I am currently writing an article on beauty and alchemy, and in the meeting of these two subjects I keep encountering the idea of transformation. In particular, transformation of the self. Alchemy, which has been around as an art, a science and a philosophy since at least the second century B.C., was not just about turning base metals into gold. The serious alchemists, who were not just trying to get rich, were more concerned with transforming their own souls, and even the outside world, into a metaphorical ‘gold’ – i.e. beautiful perfection.

This desire for perfecting oneself is still very much around today, and amusingly enough the alchemical idea of transformation produces some serious gold – for the cosmetics companies.

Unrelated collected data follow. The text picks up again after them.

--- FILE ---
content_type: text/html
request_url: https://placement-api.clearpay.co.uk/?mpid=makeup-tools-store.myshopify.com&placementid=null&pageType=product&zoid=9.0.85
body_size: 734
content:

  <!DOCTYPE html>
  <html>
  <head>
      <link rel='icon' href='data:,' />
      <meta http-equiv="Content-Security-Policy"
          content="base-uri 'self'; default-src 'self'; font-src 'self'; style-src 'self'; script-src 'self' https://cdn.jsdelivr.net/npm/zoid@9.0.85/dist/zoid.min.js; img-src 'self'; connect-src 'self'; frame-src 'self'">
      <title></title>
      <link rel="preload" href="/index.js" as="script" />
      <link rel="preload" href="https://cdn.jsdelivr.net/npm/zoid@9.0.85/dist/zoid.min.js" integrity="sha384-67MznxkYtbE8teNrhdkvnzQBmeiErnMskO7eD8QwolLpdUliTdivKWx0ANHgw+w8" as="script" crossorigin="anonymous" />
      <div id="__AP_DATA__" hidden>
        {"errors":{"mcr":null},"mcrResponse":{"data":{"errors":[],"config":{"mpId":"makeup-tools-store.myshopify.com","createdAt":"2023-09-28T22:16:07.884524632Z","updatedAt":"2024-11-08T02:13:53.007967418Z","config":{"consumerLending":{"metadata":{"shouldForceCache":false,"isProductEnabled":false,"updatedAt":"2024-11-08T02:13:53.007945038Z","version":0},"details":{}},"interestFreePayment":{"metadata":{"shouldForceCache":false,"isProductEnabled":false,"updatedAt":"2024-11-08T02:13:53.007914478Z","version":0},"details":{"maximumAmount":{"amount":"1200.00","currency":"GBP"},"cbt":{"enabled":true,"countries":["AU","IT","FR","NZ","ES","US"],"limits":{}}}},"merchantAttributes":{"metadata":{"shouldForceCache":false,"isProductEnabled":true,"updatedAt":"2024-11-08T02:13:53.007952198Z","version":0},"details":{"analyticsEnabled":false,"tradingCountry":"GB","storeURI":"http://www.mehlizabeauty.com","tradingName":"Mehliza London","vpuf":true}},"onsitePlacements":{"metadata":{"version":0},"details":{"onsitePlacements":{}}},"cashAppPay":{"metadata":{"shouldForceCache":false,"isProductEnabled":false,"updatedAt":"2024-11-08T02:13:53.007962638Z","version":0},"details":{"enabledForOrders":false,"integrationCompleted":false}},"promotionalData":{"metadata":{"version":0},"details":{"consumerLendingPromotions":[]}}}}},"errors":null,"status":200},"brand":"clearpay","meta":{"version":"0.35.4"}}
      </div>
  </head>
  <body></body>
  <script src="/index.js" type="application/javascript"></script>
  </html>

It seems that the gold we’re seeking to make out of ordinary materials is now beauty, a process we can see on countless makeover programmes. But beauty represents a more general transformation: as Cinderella shows us, becoming beautiful entails a further transformation into prosperity, happiness and love. Happy ever after. This is precisely what most of the adverts that bombard us every day are trading on.

images

vibemistress.blogspot.com

The difference in alchemy is that beauty is not the ultimate transformation. It is a subordinate metaphor, that represents the ultimate transformation of the soul. However, that is a life’s work – I mean, how much easier is it to find a ‘new you’ just by losing ten pounds and buying a new lipstick?

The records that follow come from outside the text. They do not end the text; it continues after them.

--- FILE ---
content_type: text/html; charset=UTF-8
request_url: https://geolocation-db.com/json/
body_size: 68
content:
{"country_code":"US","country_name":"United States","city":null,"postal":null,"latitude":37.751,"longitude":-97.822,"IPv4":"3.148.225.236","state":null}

I think this is partly why alchemy has had a bit of a revival in the last few decades. Self-help books by Jay Ramsay (Alchemy: The Art of Transformation), self-help novels by Paulo Coelho (The Alchemist) and novels like Lindsay Clarke’s The Chymical Wedding, Patrick Harpur’s Mercurius: The Marriage of Heaven and Earth and Peter Ackroyd’s The House of Doctor Dee – these all use alchemy as a framework for freeing the soul (or perhaps the mind, nowadays) from the pettiness and corruption of Western capitalist culture. Fiction recently has started to explore and advocate a return to the more serious work of self-transformation, involving a fuller understanding of human beauty – our desire for it and its effect on us. And although I’m not sure about combining sulphur and mercury in a hermetically sealed vessel, I still think these reworkings of alchemy have more to offer than lipstick.


Percentage of Beauty

In my research I usually try to distance myself from the philosophies of beauty that attempt to draw up lists of criteria or rankings that define what beauty is: for example, Plato in the Symposium sets up a metaphorical ladder of beauty, with physical beauty firmly ranked at the bottom and an abstract “beauty in itself” at the top; this split between physical and spiritual is echoed in St Augustine and Aquinas.

Beauty Graph

thesocietypages.org – 1959 guidelines for judging the Miss Universe beauty pageant

Aristotle offered the criteria of “order, symmetry, and definiteness” as the way to measure beauty in his Metaphysics, and Kant (in the Critique of Judgement) presents all manner of restrictions on beauty – to judge something beautiful we must have no “interest” in it, i.e. not intend to use it for anything, or have any personal connection that causes us to care at all about its actual existence. Further, there are “free” and “dependent” beauties (the first are not governed by or linked to a specific concept, the second are), and so on, and on.

Of course there is value in searching for clarity and consistence when discussing beauty, but the preoccupation with lists, restrictions and rankings tells us very little about the actual experience of beauty, its effects, causes or its significance. That’s what art is for. However, I followed this link at The Beheld and found a new rating system relating to beauty that I really quite like.

face

http://www.patheos.com

A rating system that tells us how much a photo has been retouched? Yes please! And I wonder if there might be an opportunity for collaboration between the arts and the sciences here, enriching scientific statistics and technologies with broader forms of interpretation, that question the impulse towards ‘perfection’ and also the recoil from it.